#### Listed records:
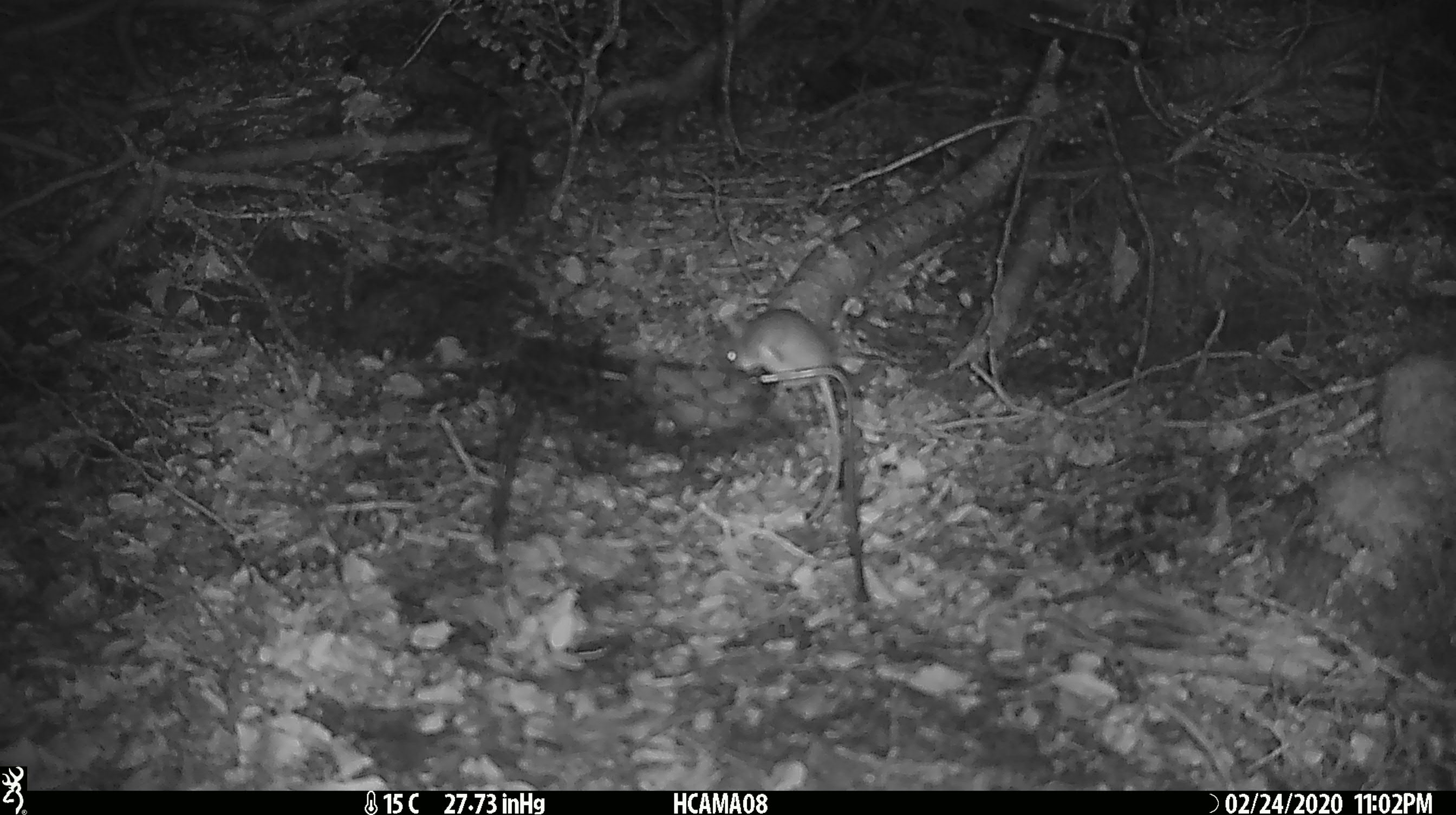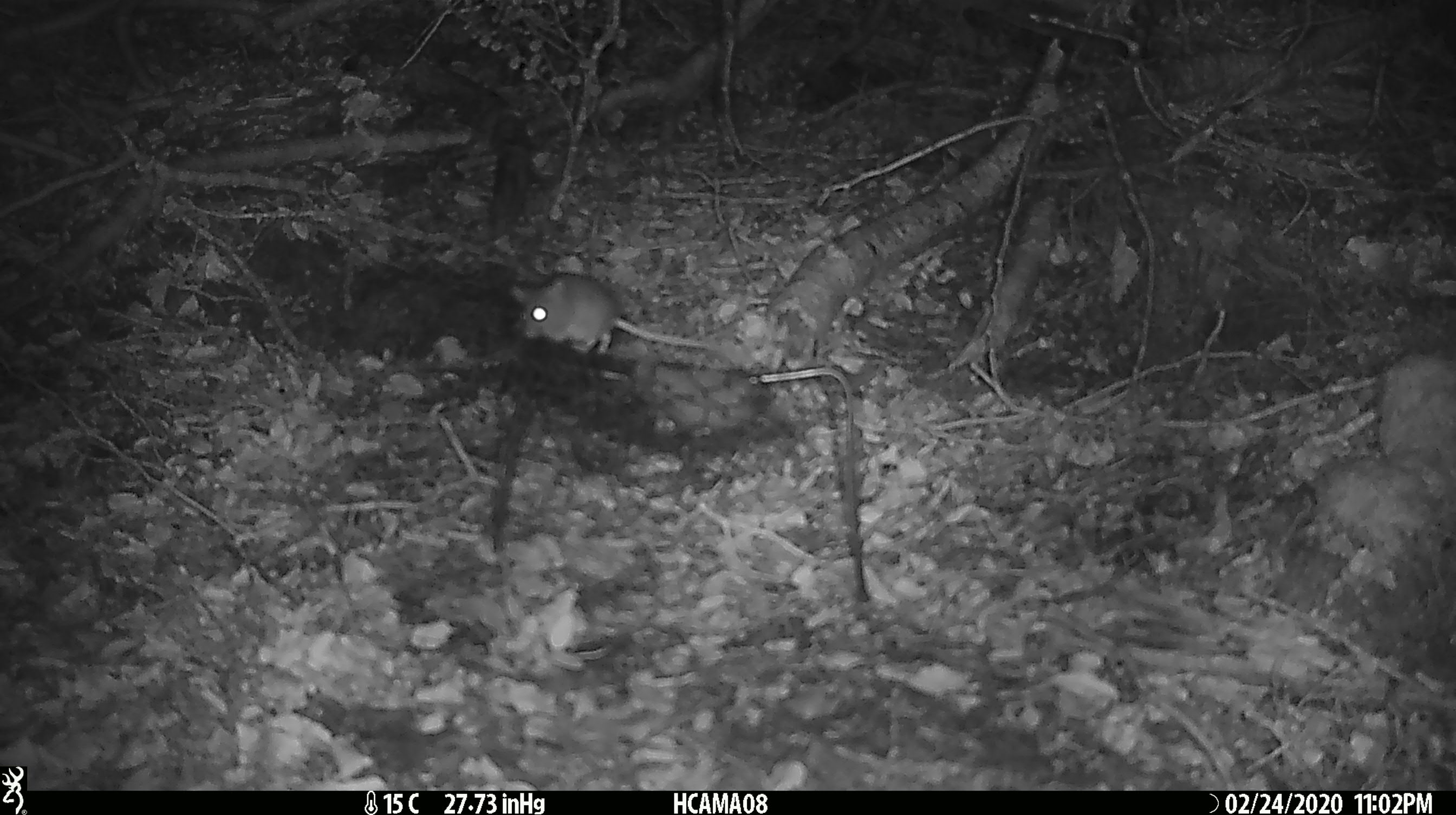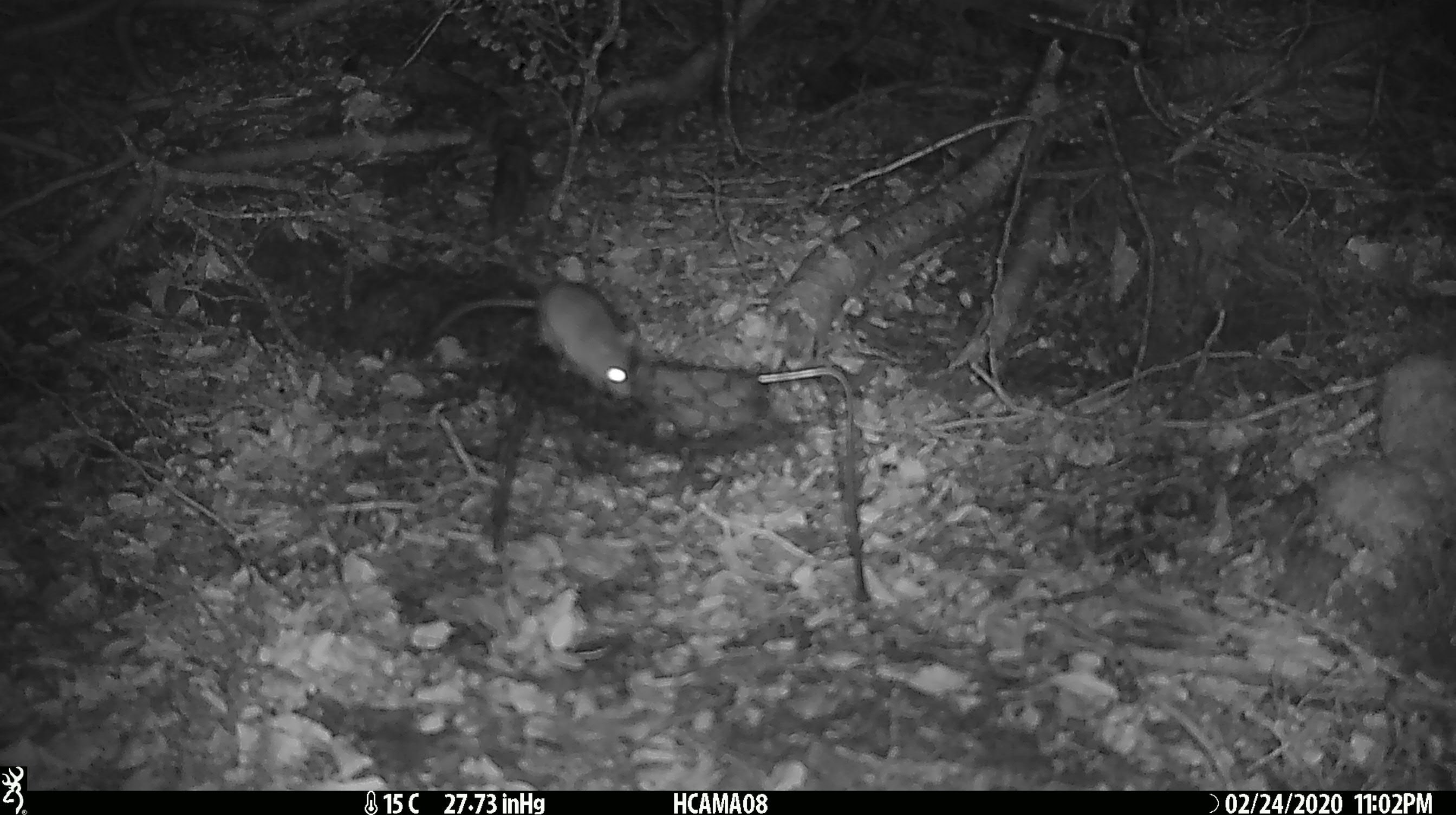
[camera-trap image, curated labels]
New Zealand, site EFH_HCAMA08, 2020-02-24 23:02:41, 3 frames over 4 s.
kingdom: Animalia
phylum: Chordata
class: Mammalia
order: Rodentia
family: Muridae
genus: Mus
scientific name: Mus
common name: mouse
Mouse (Mus).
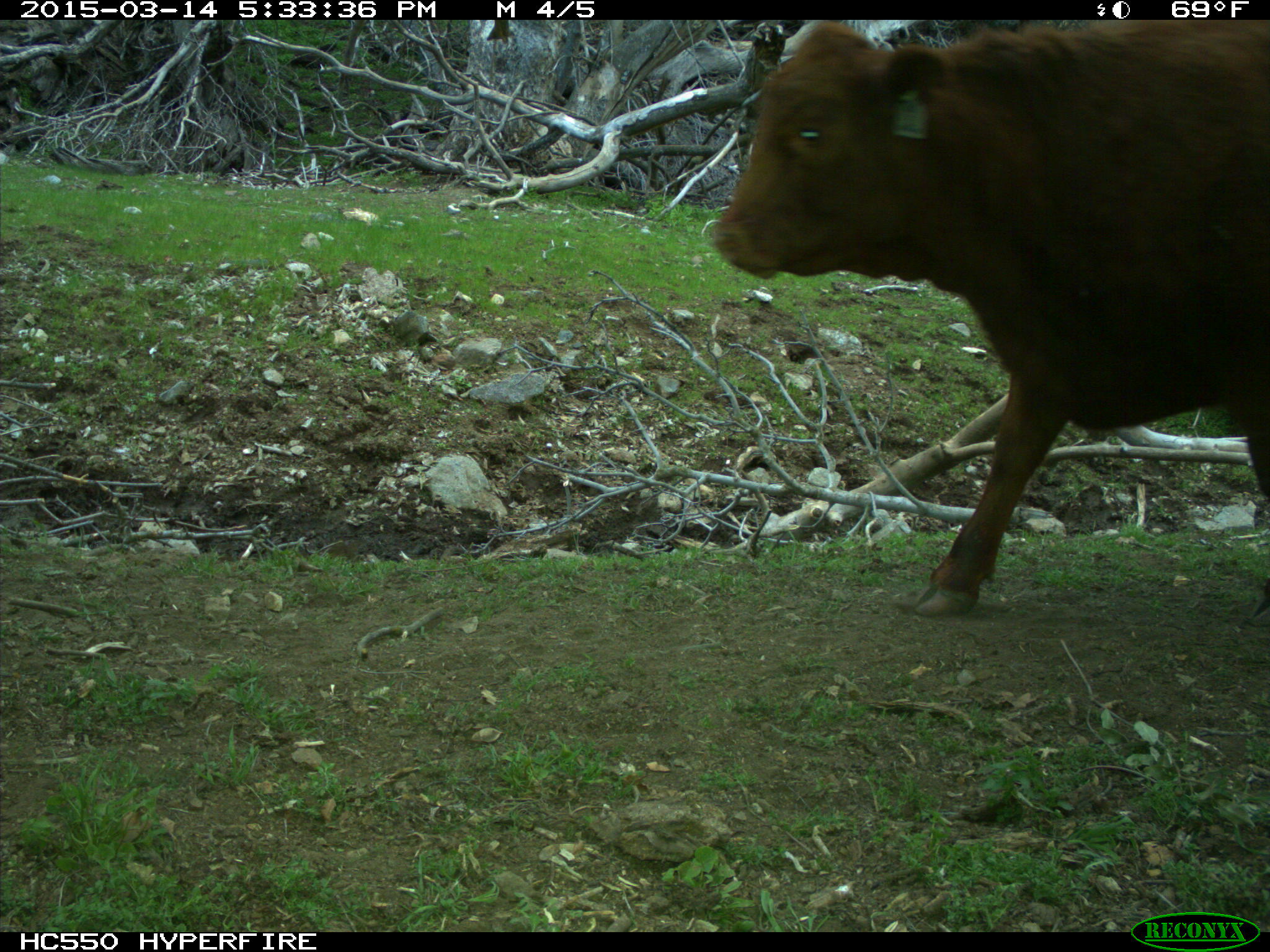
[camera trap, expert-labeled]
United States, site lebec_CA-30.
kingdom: Animalia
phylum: Chordata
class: Mammalia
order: Artiodactyla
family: Bovidae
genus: Bos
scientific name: Bos taurus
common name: domestic cow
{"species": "Bos taurus (domestic cow)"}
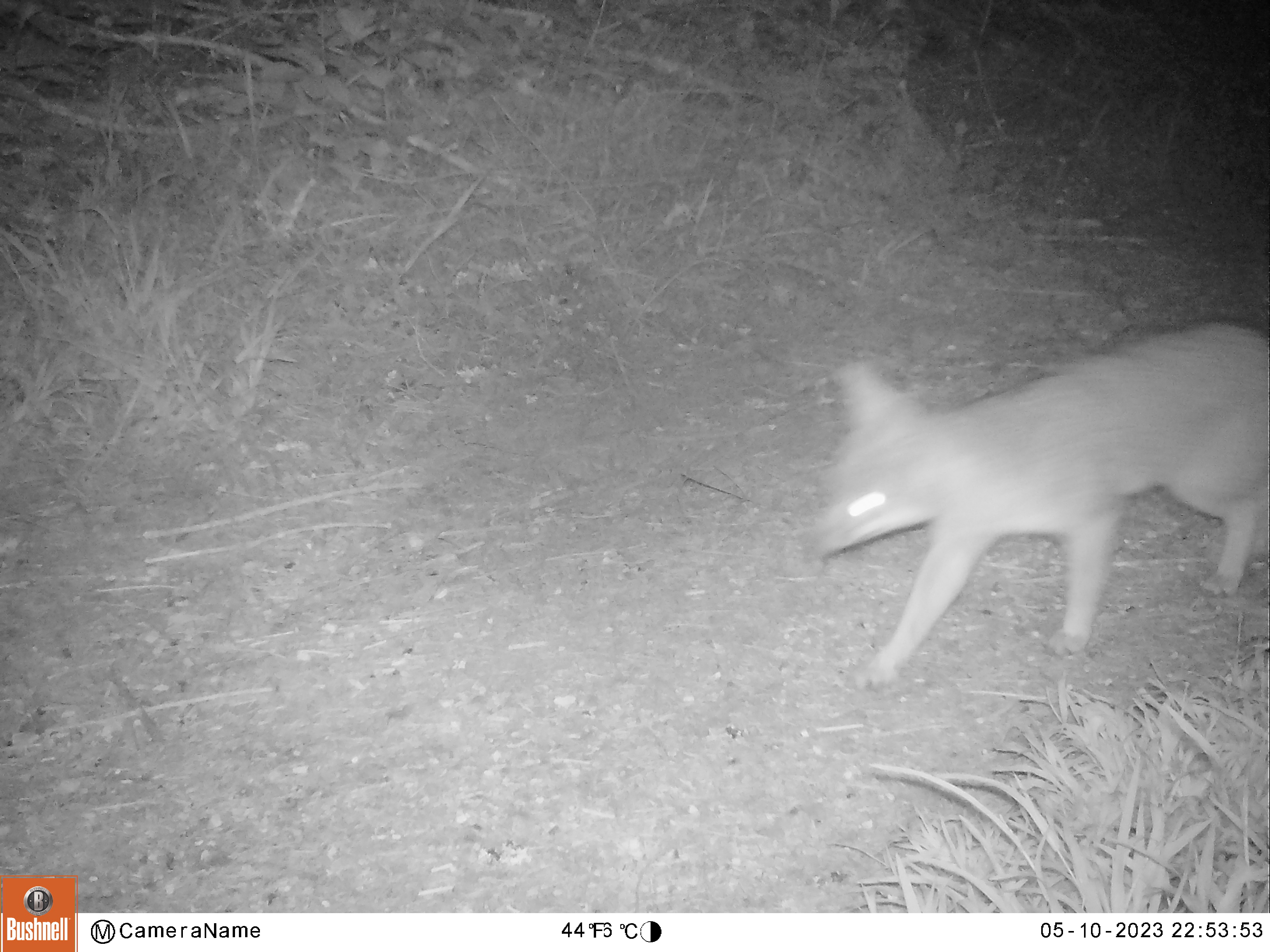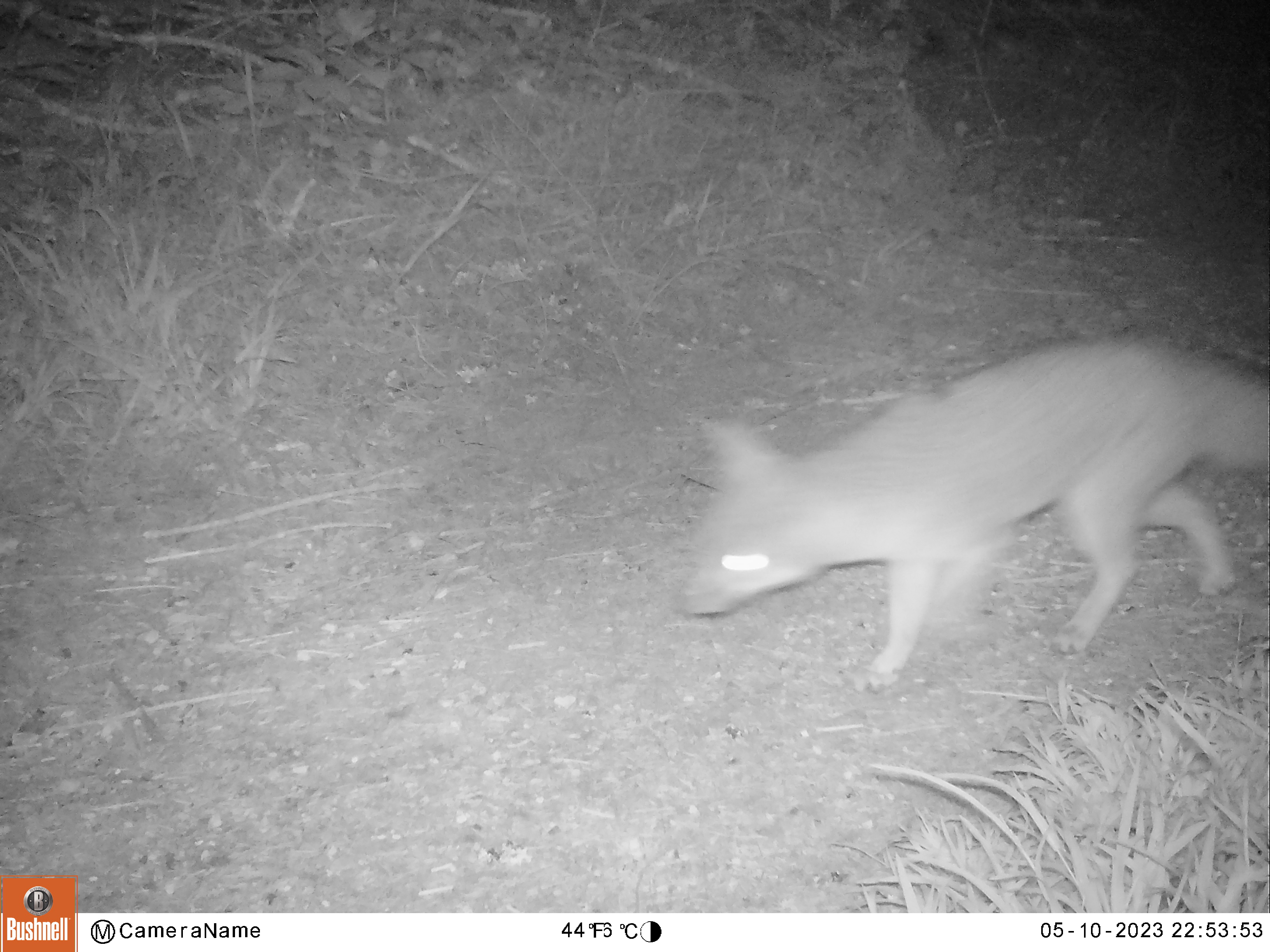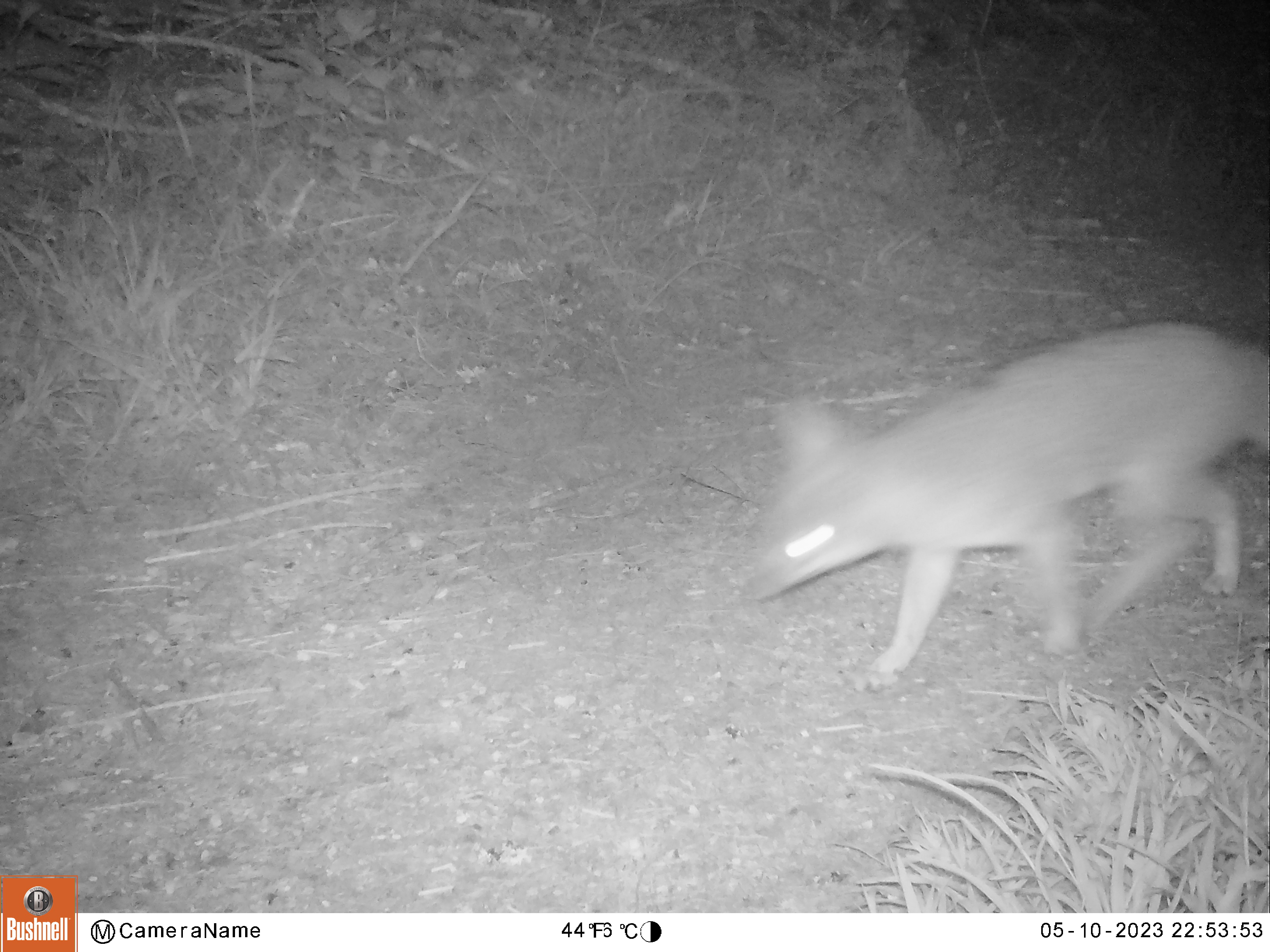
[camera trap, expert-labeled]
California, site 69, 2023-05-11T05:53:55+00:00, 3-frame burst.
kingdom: Animalia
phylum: Chordata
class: Mammalia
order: Carnivora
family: Canidae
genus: Urocyon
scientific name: Urocyon cinereoargenteus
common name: gray fox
Gray fox (Urocyon cinereoargenteus).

#### Your task:
Reproduce the listing verbatim, and keep the pictures out of the copy.

#### Answer to this task:
[camera-trap image, curated labels]
New Zealand, site EFH_HCAMA08, 2020-02-24 23:02:41, 3 frames over 4 s.
kingdom: Animalia
phylum: Chordata
class: Mammalia
order: Rodentia
family: Muridae
genus: Mus
scientific name: Mus
common name: mouse
Mouse (Mus).
[camera trap, expert-labeled]
United States, site lebec_CA-30.
kingdom: Animalia
phylum: Chordata
class: Mammalia
order: Artiodactyla
family: Bovidae
genus: Bos
scientific name: Bos taurus
common name: domestic cow
{"species": "Bos taurus (domestic cow)"}
[camera trap, expert-labeled]
California, site 69, 2023-05-11T05:53:55+00:00, 3-frame burst.
kingdom: Animalia
phylum: Chordata
class: Mammalia
order: Carnivora
family: Canidae
genus: Urocyon
scientific name: Urocyon cinereoargenteus
common name: gray fox
Gray fox (Urocyon cinereoargenteus).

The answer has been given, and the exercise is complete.